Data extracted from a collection
BEGIN

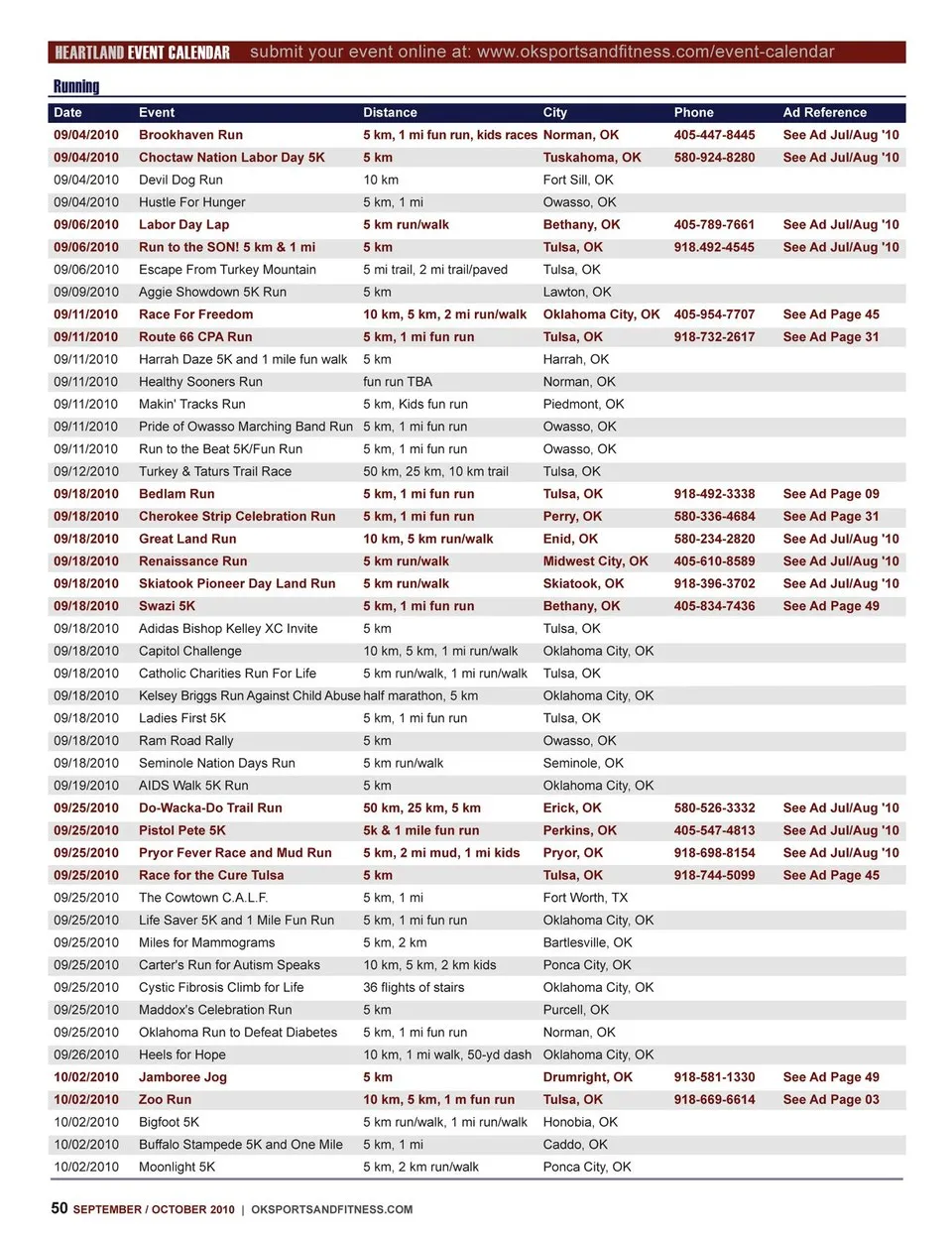 HEARTLAND EVENT CALENDAR submit your event online at: www.oksportsandfitness.com/event-calendar

Running

| Date | Event | Distance | City | Phone | Ad Reference |
|---|---|---|---|---|---|
| 09/04/2010 | Brookhaven Run | 5 km, 1 mi fun run, kids races | Norman, OK | 405-447-8445 | See Ad Jul/Aug '10 |
| 09/04/2010 | Choctaw Nation Labor Day 5K | 5 km | Tuskahoma, OK | 580-924-8280 | See Ad Jul/Aug '10 |
| 09/04/2010 | Devil Dog Run | 10 km | Fort Sill, OK | | |
| 09/04/2010 | Hustle For Hunger | 5 km, 1 mi | Owasso, OK | | |
| 09/06/2010 | Labor Day Lap | 5 km run/walk | Bethany, OK | 405-789-7661 | See Ad Jul/Aug '10 |
| 09/06/2010 | Run to the SON! 5 km & 1 mi | 5 km | Tulsa, OK | 918.492-4545 | See Ad Jul/Aug '10 |
| 09/06/2010 | Escape From Turkey Mountain | 5 mi trail, 2 mi trail/paved | Tulsa, OK | | |
| 09/09/2010 | Aggie Showdown 5K Run | 5 km | Lawton, OK | | |
| 09/11/2010 | Race For Freedom | 10 km, 5 km, 2 mi run/walk | Oklahoma City, OK | 405-954-7707 | See Ad Page 45 |
| 09/11/2010 | Route 66 CPA Run | 5 km, 1 mi fun run | Tulsa, OK | 918-732-2617 | See Ad Page 31 |
| 09/11/2010 | Harrah Daze 5K and 1 mile fun walk | 5 km | Harrah, OK | | |
| 09/11/2010 | Healthy Sooners Run | fun run TBA | Norman, OK | | |
| 09/11/2010 | Makin' Tracks Run | 5 km, Kids fun run | Piedmont, OK | | |
| 09/11/2010 | Pride of Owasso Marching Band Run | 5 km, 1 mi fun run | Owasso, OK | | |
| 09/11/2010 | Run to the Beat 5K/Fun Run | 5 km, 1 mi fun run | Owasso, OK | | |
| 09/12/2010 | Turkey & Taturs Trail Race | 50 km, 25 km, 10 km trail | Tulsa, OK | | |
| 09/18/2010 | Bedlam Run | 5 km, 1 mi fun run | Tulsa, OK | 918-492-3338 | See Ad Page 09 |
| 09/18/2010 | Cherokee Strip Celebration Run | 5 km, 1 mi fun run | Perry, OK | 580-336-4684 | See Ad Page 31 |
| 09/18/2010 | Great Land Run | 10 km, 5 km run/walk | Enid, OK | 580-234-2820 | See Ad Jul/Aug '10 |
| 09/18/2010 | Renaissance Run | 5 km run/walk | Midwest City, OK | 405-610-8589 | See Ad Jul/Aug '10 |
| 09/18/2010 | Skiatook Pioneer Day Land Run | 5 km run/walk | Skiatook, OK | 918-396-3702 | See Ad Jul/Aug '10 |
| 09/18/2010 | Swazi 5K | 5 km, 1 mi fun run | Bethany, OK | 405-834-7436 | See Ad Page 49 |
| 09/18/2010 | Adidas Bishop Kelley XC Invite | 5 km | Tulsa, OK | | |
| 09/18/2010 | Capitol Challenge | 10 km, 5 km, 1 mi run/walk | Oklahoma City, OK | | |
| 09/18/2010 | Catholic Charities Run For Life | 5 km run/walk, 1 mi run/walk | Tulsa, OK | | |
| 09/18/2010 | Kelsey Briggs Run Against Child Abuse | half marathon, 5 km | Oklahoma City, OK | | |
| 09/18/2010 | Ladies First 5K | 5 km, 1 mi fun run | Tulsa, OK | | |
| 09/18/2010 | Ram Road Rally | 5 km | Owasso, OK | | |
| 09/18/2010 | Seminole Nation Days Run | 5 km run/walk | Seminole, OK | | |
| 09/19/2010 | AIDS Walk 5K Run | 5 km | Oklahoma City, OK | | |
| 09/25/2010 | Do-Wacka-Do Trail Run | 50 km, 25 km, 5 km | Erick, OK | 580-526-3332 | See Ad Jul/Aug '10 |
| 09/25/2010 | Pistol Pete 5K | 5k & 1 mile fun run | Perkins, OK | 405-547-4813 | See Ad Jul/Aug '10 |
| 09/25/2010 | Pryor Fever Race and Mud Run | 5 km, 2 mi mud, 1 mi kids | Pryor, OK | 918-698-8154 | See Ad Jul/Aug '10 |
| 09/25/2010 | Race for the Cure Tulsa | 5 km | Tulsa, OK | 918-744-5099 | See Ad Page 45 |
| 09/25/2010 | The Cowtown C.A.L.F. | 5 km, 1 mi | Fort Worth, TX | | |
| 09/25/2010 | Life Saver 5K and 1 Mile Fun Run | 5 km, 1 mi fun run | Oklahoma City, OK | | |
| 09/25/2010 | Miles for Mammograms | 5 km, 2 km | Bartlesville, OK | | |
| 09/25/2010 | Carter's Run for Autism Speaks | 10 km, 5 km, 2 km kids | Ponca City, OK | | |
| 09/25/2010 | Cystic Fibrosis Climb for Life | 36 flights of stairs | Oklahoma City, OK | | |
| 09/25/2010 | Maddox's Celebration Run | 5 km | Purcell, OK | | |
| 09/25/2010 | Oklahoma Run to Defeat Diabetes | 5 km, 1 mi fun run | Norman, OK | | |
| 09/26/2010 | Heels for Hope | 10 km, 1 mi walk, 50-yd dash | Oklahoma City, OK | | |
| 10/02/2010 | Jamboree Jog | 5 km | Drumright, OK | 918-581-1330 | See Ad Page 49 |
| 10/02/2010 | Zoo Run | 10 km, 5 km, 1 m fun run | Tulsa, OK | 918-669-6614 | See Ad Page 03 |
| 10/02/2010 | Bigfoot 5K | 5 km run/walk, 1 mi run/walk | Honobia, OK | | |
| 10/02/2010 | Buffalo Stampede 5K and One Mile | 5 km, 1 mi | Caddo, OK | | |
| 10/02/2010 | Moonlight 5K | 5 km, 2 km run/walk | Ponca City, OK | | |

50 SEPTEMBER / OCTOBER 2010 | OKSPORTSANDFITNESS.COM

END

Problem details: Working from the entries above, filter out every line that lacks "Oklahoma" and copy what remains.

Task output:
| 09/11/2010 | Race For Freedom | 10 km, 5 km, 2 mi run/walk | Oklahoma City, OK | 405-954-7707 | See Ad Page 45 |
| 09/18/2010 | Capitol Challenge | 10 km, 5 km, 1 mi run/walk | Oklahoma City, OK | | |
| 09/18/2010 | Kelsey Briggs Run Against Child Abuse | half marathon, 5 km | Oklahoma City, OK | | |
| 09/19/2010 | AIDS Walk 5K Run | 5 km | Oklahoma City, OK | | |
| 09/25/2010 | Life Saver 5K and 1 Mile Fun Run | 5 km, 1 mi fun run | Oklahoma City, OK | | |
| 09/25/2010 | Cystic Fibrosis Climb for Life | 36 flights of stairs | Oklahoma City, OK | | |
| 09/25/2010 | Oklahoma Run to Defeat Diabetes | 5 km, 1 mi fun run | Norman, OK | | |
| 09/26/2010 | Heels for Hope | 10 km, 1 mi walk, 50-yd dash | Oklahoma City, OK | | |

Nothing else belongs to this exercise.